If you don’t understand how much I need a geeky knitting book…well, this is my shower curtain.
Clearly, I need geeky everything.
How can I possibly wait until next year for this book? That’s so far away! So of course I bought a copy of World of Geekcraft: Step-by-Step Instructions for 25 Super-Cool Craft Projects, edited by Susan Beal of Geek Crafts, to tide me over until then.
It truly contains projects to appeal to every geek. My friend Jeannie, a beader and D&D player, would be all over the d20 Deluxe necklace and earrings set made from sparkly many-sided dice. I can totally picture my Buffy-loving, cross stitching friend Yolande translating the Buffy Fuse Bead Portrait pattern from a Perler bead project to a stitching one. I love retro games, Magritte, and John Lohman’s site Sprite Stitch, so I think my favourite project is his Mario Magritte cross stitch pattern (I also own this shirt).
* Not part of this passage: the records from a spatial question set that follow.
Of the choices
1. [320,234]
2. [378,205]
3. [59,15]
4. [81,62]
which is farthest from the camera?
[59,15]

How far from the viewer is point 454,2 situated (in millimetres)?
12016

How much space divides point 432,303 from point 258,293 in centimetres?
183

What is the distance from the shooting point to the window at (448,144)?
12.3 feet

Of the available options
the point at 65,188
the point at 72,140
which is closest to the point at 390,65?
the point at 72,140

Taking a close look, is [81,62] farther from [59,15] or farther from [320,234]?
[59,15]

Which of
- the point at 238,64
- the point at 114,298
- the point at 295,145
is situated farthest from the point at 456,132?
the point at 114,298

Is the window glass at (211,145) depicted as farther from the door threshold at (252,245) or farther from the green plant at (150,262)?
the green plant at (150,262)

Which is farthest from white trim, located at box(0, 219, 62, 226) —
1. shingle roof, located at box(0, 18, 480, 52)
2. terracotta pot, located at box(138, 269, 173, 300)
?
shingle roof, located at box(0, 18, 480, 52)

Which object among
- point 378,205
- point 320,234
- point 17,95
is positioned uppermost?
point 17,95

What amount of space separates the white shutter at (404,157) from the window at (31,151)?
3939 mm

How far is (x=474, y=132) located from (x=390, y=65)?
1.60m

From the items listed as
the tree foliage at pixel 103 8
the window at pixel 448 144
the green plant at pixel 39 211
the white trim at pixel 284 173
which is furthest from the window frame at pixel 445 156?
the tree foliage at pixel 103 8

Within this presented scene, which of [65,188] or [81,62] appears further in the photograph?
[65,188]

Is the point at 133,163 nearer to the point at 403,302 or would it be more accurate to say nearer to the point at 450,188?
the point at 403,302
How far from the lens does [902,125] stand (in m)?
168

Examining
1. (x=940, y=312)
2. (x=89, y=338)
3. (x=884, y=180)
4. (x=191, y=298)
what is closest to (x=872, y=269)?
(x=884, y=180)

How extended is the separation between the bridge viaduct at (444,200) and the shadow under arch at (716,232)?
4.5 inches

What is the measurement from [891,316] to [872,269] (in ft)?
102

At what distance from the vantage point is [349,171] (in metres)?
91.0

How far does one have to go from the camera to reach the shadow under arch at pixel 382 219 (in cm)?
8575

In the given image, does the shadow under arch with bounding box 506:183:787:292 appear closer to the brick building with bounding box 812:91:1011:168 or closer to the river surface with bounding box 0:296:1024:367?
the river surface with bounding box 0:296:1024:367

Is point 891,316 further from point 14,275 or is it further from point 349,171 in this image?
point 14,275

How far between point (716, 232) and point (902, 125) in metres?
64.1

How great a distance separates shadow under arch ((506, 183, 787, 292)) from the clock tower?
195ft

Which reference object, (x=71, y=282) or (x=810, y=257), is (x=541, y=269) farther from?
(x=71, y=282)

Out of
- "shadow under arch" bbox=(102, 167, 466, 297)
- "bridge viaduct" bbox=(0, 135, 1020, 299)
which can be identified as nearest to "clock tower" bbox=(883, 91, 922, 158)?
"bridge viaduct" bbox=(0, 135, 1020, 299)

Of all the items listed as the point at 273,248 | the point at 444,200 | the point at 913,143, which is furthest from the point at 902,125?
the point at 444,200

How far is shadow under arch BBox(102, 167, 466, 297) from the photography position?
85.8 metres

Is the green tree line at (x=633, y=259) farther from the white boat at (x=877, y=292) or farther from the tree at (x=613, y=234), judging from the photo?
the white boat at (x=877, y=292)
Truly, though, I love everything. Star Wars terrariums! Crocheted tribbles! A knitted coffee sleeve with Trivial Pursuit-inspired embroidery!
Okay, that’s enough geeking out for now. Recently I knit baby legwarmers for a friend’s baby, with Bernat Baby Jacquards in Petunia. Although the pink and green parts in the repeats may look like flowers when you knit something wider, like a sweater or a blanket, in tiny skinny little legwarmers, they’re more like modern art-y pink and green diagonal lines. And not in a good way. But the striping is pretty, and although they’re a bit too big for Miranda right now, the size is for 3 to 6 months, and as she’s not three months old yet, she’ll grow into them.
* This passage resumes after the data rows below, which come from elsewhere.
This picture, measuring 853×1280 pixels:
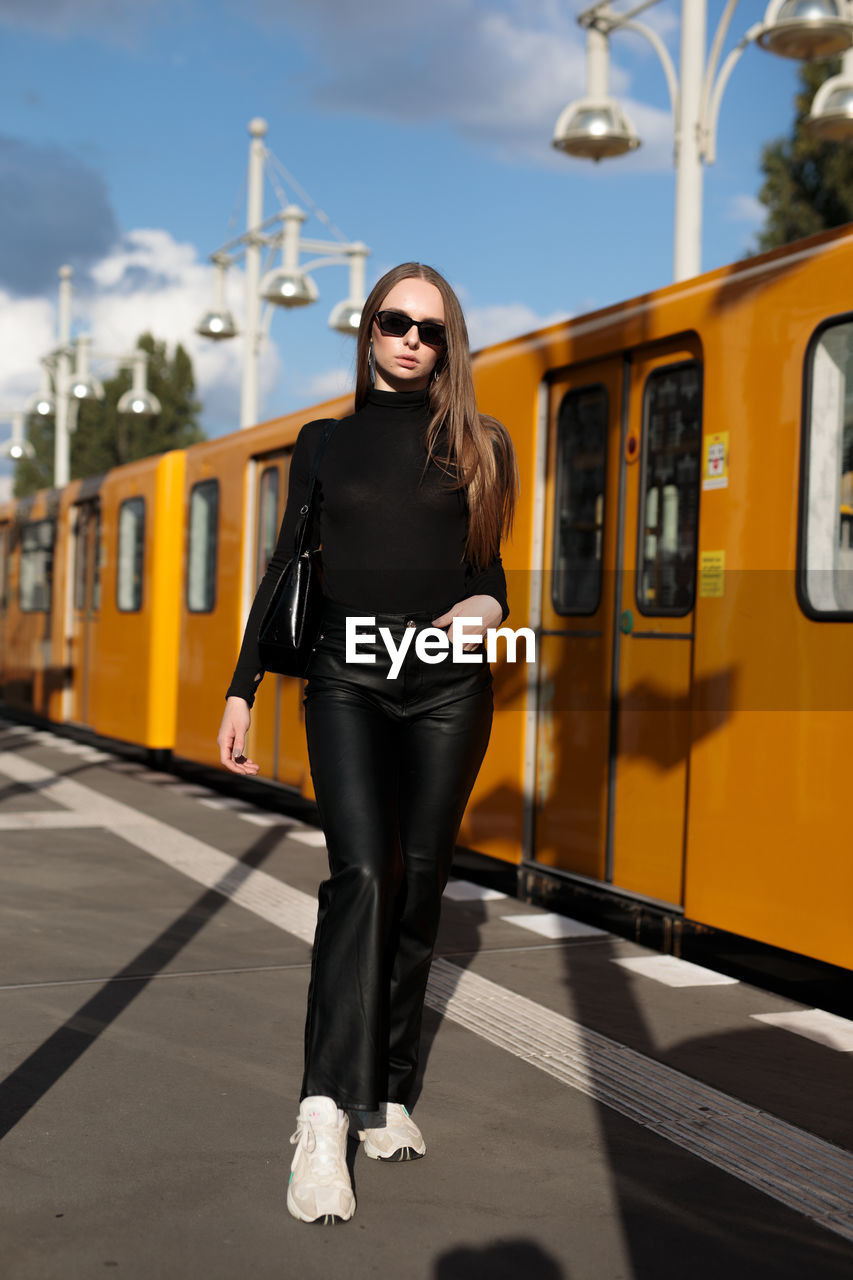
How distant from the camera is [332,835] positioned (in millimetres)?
3289

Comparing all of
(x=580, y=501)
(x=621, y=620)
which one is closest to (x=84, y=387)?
(x=580, y=501)

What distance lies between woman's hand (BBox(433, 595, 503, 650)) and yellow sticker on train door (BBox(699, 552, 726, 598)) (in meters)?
2.42

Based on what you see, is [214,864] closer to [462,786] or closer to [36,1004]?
[36,1004]

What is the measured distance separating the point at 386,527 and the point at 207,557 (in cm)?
875

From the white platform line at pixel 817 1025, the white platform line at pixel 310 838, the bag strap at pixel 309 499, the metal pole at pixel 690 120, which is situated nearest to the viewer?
the bag strap at pixel 309 499

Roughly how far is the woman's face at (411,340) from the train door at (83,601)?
11.9m

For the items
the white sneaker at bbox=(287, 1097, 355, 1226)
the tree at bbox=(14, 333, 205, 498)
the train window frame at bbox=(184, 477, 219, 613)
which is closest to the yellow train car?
the train window frame at bbox=(184, 477, 219, 613)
I am now working on a pair in the 12-month size for Izzy. In the larger size, the “flowers” are upgraded from “pink and green diagonal lines” to “large pink and green blobs that might look sort of like flowers if your eyesight is not very good.” I’ve finished the first one, and although it’s only about an inch longer than the 3-6-month size (which is obvious from reading the pattern), it’s a lot bigger around (which should have been obvious to me from reading the pattern, since the biggest part is twelve stitches wider in DK weight yarn). The legwarmers may only fit Izzy if she wears them over her pants, which I think is perfectly fine, because I’m a child of the ’80s and I used to do that myself, as if it were normal and not insane. I am slightly worried, however, that they might only fit her if worn over ski pants, and that is just not okay, no matter what decade it is.